As American workers and businesses struggle with the fallout from the most vicious bout of inflation in 40 years, workers across the US are struggling as wage growth lags behind inflation. For example, federal jobs data released last month showed that wage growth was disappointingly slow, as the YoY growth rate actually declined from January, coming in at just 5.1% (and missing the Wall Street consensus forecast of 5.8%).
Since the start of the pandemic, most economists expected near-record numbers of open jobs would force employers to hike wages significantly. And while wages did indeed climb for public-facing workers during the pandemic, that once-torrid growth has since leveled off.
While businesses with large numbers of white-collar workers have the option of saving on office rents by shifting to a permanent all-remote or hybrid model, restaurants, brick-and-mortar retail businesses, restaurants and other businesses that rely on a permanent in-person workforce simply don’t have that luxury.
This has created new tensions between management and labor that is, in some cases, leading to conflict. And one particularly interesting example of this tension played out at an Applebees in Lawrence, Kansas, when workers quit en masse in protest of a suggestion by management to try and hire new workers at a lower wage, based on the notion that higher gas prices would force more of the millions of Americans currently on the sidelines of the labor market to seek employment.
Here’s what happened, according to a report in the Lawrence Journal-World.
The restaurant on south Iowa Street was closed for large parts of Tuesday because of high gasoline prices, but perhaps not for the reasons you would think. Multiple employees of the chain quit after seeing an email from a regional manager urging the restaurant to begin hiring employees at lower wages, under the theory that people are becoming more desperate to take a job as fuel prices increase.
“Everyone has heard that gas prices continue to rise,” read an email that came from the account of Wayne Pankratz, executive director of operations for Applebee’s franchisee Apple Central LLC. “The advantage this has for us is that it will increase application flow and has the potential to lower our average wage. How you ask?

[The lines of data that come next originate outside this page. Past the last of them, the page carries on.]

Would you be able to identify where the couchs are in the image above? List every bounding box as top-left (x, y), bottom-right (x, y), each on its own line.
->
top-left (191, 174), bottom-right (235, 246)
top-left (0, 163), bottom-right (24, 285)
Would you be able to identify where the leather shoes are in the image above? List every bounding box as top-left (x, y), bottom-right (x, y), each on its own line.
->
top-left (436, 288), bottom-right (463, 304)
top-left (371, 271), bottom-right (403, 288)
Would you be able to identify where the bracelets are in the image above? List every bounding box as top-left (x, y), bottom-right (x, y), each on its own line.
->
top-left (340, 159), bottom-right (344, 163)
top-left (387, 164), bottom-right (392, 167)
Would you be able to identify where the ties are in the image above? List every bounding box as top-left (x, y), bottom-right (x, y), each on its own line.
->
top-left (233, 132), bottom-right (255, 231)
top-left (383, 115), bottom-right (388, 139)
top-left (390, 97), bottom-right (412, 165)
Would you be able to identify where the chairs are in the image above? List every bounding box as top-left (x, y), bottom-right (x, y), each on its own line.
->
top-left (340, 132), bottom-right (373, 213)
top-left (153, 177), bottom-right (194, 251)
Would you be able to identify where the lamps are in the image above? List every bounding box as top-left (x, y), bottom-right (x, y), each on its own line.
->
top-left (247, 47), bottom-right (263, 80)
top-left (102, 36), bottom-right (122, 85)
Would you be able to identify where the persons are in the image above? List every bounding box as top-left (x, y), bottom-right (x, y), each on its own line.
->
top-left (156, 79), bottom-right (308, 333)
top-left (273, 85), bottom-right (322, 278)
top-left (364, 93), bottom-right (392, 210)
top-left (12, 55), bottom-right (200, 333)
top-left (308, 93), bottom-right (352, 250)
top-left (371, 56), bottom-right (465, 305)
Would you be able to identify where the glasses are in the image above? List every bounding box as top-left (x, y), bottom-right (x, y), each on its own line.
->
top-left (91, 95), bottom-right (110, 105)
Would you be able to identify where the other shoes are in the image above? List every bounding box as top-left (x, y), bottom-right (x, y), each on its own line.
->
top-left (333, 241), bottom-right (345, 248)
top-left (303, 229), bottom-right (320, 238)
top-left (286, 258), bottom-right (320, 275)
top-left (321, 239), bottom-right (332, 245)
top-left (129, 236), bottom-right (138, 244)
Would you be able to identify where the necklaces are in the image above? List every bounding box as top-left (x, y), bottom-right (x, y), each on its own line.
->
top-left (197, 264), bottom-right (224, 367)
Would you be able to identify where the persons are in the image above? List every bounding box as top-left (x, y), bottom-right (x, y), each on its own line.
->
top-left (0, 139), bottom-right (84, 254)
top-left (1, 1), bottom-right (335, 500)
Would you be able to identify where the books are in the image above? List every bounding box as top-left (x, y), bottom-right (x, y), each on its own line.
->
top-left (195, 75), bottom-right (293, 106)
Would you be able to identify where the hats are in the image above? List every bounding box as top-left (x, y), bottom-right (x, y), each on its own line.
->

“Most of our employee base and potential employee base live paycheck to paycheck. Any increase in gas price cuts into their disposable income. As inflation continues to climb and gas prices continue to go up, that means more hours employees will need to work to maintain their current level of living.”
The workers’ revolt started when one of the managers at the restaurant saw the email, and was so enraged, he made copies and distributed them to other employees. By the time the restaurant was set to open on Tuesday, the staff refused to work, and a walkout began.
When Jake Holcomb, one of several managers at the Lawrence restaurant, ended up seeing the email on Monday, it upset him enough that he made copies of the email and distributed them to several employees of the restaurant.
When opening time arrived on Tuesday, the manager who was scheduled to open the restaurant at 2520 Iowa St. declined to open the restaurant after reading the emails. She has since quit over the email. Holcomb has too. In total, Holcomb said three of the six managers at the restaurant quit in protest of the email.
“I was just stunned and disgusted,” said Holcomb, who had worked at Applebee’s in Lawrence and elsewhere since 2020.
By Wednesday, the Lawrence restaurant had reopened. A spokesman for Apple Central LLC confirmed the Lawrence location was closed for a time on Tuesday, but he couldn’t confirm how many employees had quit or what role a lack of employees played in Tuesday’s closing.
The restaurant reopened on Wednesday, but word was out, and now Applebee’s corporate has stepped in to do damage control.
But the spokesman said he agreed that the email was stunning.
“It is embarrassing. It really is,” said Scott Fischer, director of communications for Apple Central, which is based in Kansas City and has 47 Applebee’s restaurants in the Midwest.
As the cost of everything from housing to gas to food continues to surge, America’s hourly workers are indeed feeling the pinch far worse than their white collar peers. Let this be a warning to any other businesses looking for savings by lowering wages: America’s wage laborers are officially stretched to the breaking point.